It was part Olympic Conference opener, and part South Jersey Jazz AAU intra-squad scrimmage.

For Shumeek Scott, it was all that and something else that was extra special: a chance to play in the first game of the season.

"This is the first time I ever played in the first game of the season in high school," Scott said after leading Eastern to a pulse-pounding, 64-63 victory over Cherokee last night in the Chiefs' gymnasium.

Scott scored 24 points and made both ends of a one-and-one from the free-throw line with eight seconds left on the clock to finish the Vikings' dramatic rally from a game-long deficit.

"No doubt," Scott said of his free throws, although he quickly admitted to a few anxious moments when his first attempt rattled around the rim, hit the backboard, and dropped through.

"It looked like it was coming out," Scott of his first shot.

Scott's clutch free throws were a fitting finish since the burly 6-foot-2 senior swingman dominated the fourth quarter. Using his rare combination of strength and quickness, Scott scored 13 points in the final eight minutes, including a stretch of nine in a row for the Vikings.

"Shumeek took over the game," Cherokee coach Ron Powell said.

Senior guard Bobby Harris added 18 points, including a couple of big-time buckets in the fourth quarter, and junior forward Kyle Jose added 11 points as Eastern battled back from deficits that ranged from 14-2 after four minutes to 37-26 at halftime.

The victory had extra meaning for Scott and Harris since they have played the last couple of summers on the South Jersey Jazz AAU team with Cherokee athletes Ronson Quick and Nelson Torres, among others.

Quick's father, former Eagles wide receiver Mike Quick, greeted Harris' father, Bob, before the game. The two men had spent much of the summer together traveling with the AAU team, which Harris coached.

It was a big night for Jazz players as Scott, Harris, Quick (18) and Torres (16) combined for 76 points.
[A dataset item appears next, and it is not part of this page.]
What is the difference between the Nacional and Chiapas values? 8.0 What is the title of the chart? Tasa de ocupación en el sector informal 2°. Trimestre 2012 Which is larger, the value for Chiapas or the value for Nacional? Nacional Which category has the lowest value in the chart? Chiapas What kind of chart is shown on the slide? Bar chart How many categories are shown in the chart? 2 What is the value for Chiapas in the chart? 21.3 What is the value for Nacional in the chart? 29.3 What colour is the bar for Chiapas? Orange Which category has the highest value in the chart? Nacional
But the Eastern guys finished with the upper hand, thanks to Scott's big fourth quarter and dramatic free throws.

"Bragging rights," Scott said.

Scott's big performance was especially gratifying, as the athlete was unable to make an impact at the start of the season earlier in his career.

As a sophomore at Gloucester Catholic, Scott didn't play in the opener because of injuries and wasn't a big factor for the Rams until the latter part of the season.
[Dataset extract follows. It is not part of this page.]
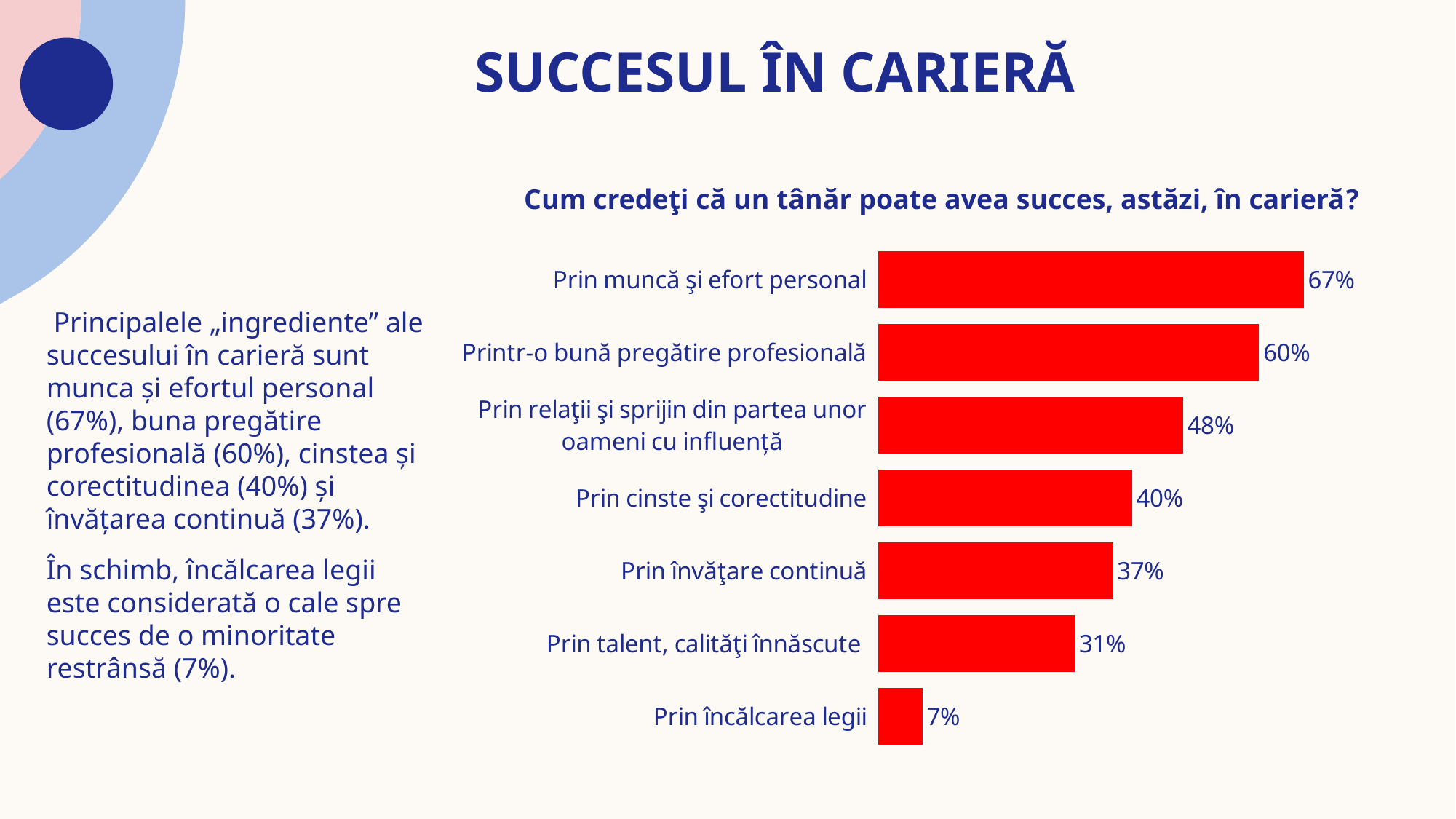
What is the value for "Prin cinste şi corectitudine"? 40% What is the value for "Prin muncă şi efort personal"? 67% What kind of chart is shown on the slide? Bar chart Which category has the lowest value? Prin încălcarea legii What is the title of the chart? Cum credeţi că un tânăr poate avea succes, astăzi, în carieră? Which is larger, the value for "Prin învăţare continuă" or the value for "Prin talent, calităţi înnăscute"? Prin învăţare continuă What is the difference between the values for "Prin muncă şi efort personal" and "Printr-o bună pregătire profesională"? 7% Which category has the highest value? Prin muncă şi efort personal What is the value for "Prin relaţii şi sprijin din partea unor oameni cu influență"? 48% How many categories are shown in the chart? 7 What is the difference between the values for "Prin cinste şi corectitudine" and "Prin încălcarea legii"? 33% What is the value for "Prin talent, calităţi înnăscute"? 31%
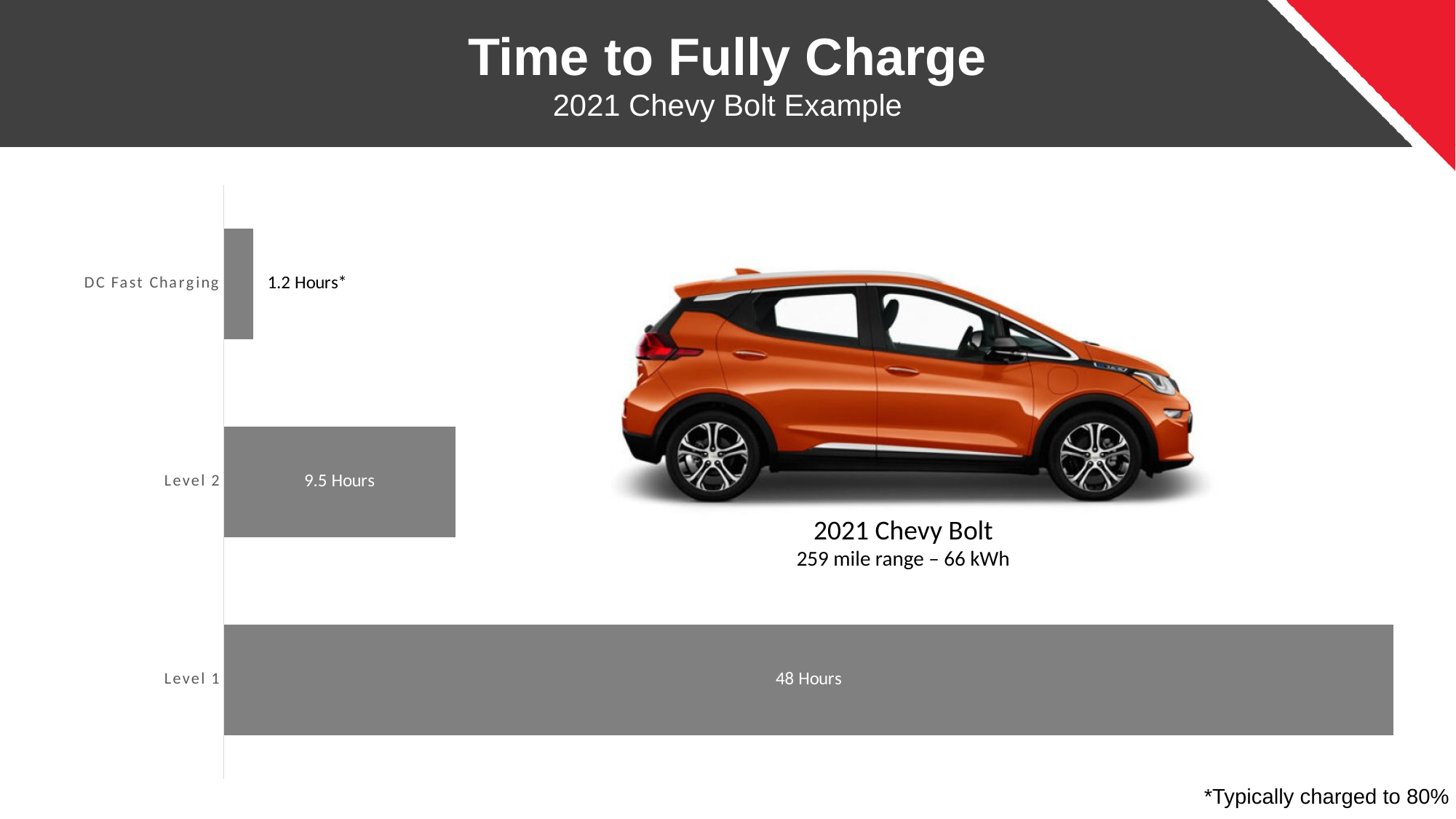
What kind of chart is shown on the slide? Bar chart Which takes longer to charge, Level 2 or DC Fast Charging? Level 2 How many charging options are shown in the chart? 3 Which charging option has the shortest charging time? DC Fast Charging What is the title of the slide containing the chart? Time to Fully Charge What is the charging time shown for Level 1? 48 Hours How many hours longer does Level 1 take than Level 2? 38.5 Hours How many hours longer does Level 2 take than DC Fast Charging? 8.3 Hours What is the charging time shown for DC Fast Charging? 1.2 Hours* Which charging level has the longest time to fully charge? Level 1 What is the charging time shown for Level 2? 9.5 Hours What does the asterisk next to the DC Fast Charging value indicate? Typically charged to 80%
Last season, after transferring to Eastern, Scott sat out the first 30 days of the season because of NJSIAA rules.

"That was tough," Scott said. "It was hard for me to leave Gloucester Catholic. I felt like I had family there."

Eastern coach Joe Murphy said Scott never really caught up after sitting out the first month last season.

"It was frustrating for him," Murphy said. "He never really got in a rhythm after sitting out the first 30 days. It really wasn't until the end of the season that he was playing his best basketball."

Powell called Scott "one of the best players in the conference," and noted the difficulty in defending an athlete who can muscle smaller players and burst past taller players.

Scott did plenty of both in the second half. He scored 19 of his points after intermission, most on put-backs, spin moves and hard drives to the basket.

Cherokee went in front, 63-62, when sophomore Bryan Cooper took a perfect inbounds pass from Christian Jordan and made a layup with 9.3 seconds on the clock.

After a time-out, Eastern's Mike Newman raced down the court and fed Scott, who barreled to the basket and drew a foul at the 0:08 mark.

"Routine, just like practice," Scott said of his free throws.

It was a lot more dramatic than that, as Shumeek Scott finally figured about what he's been missing on these opening nights.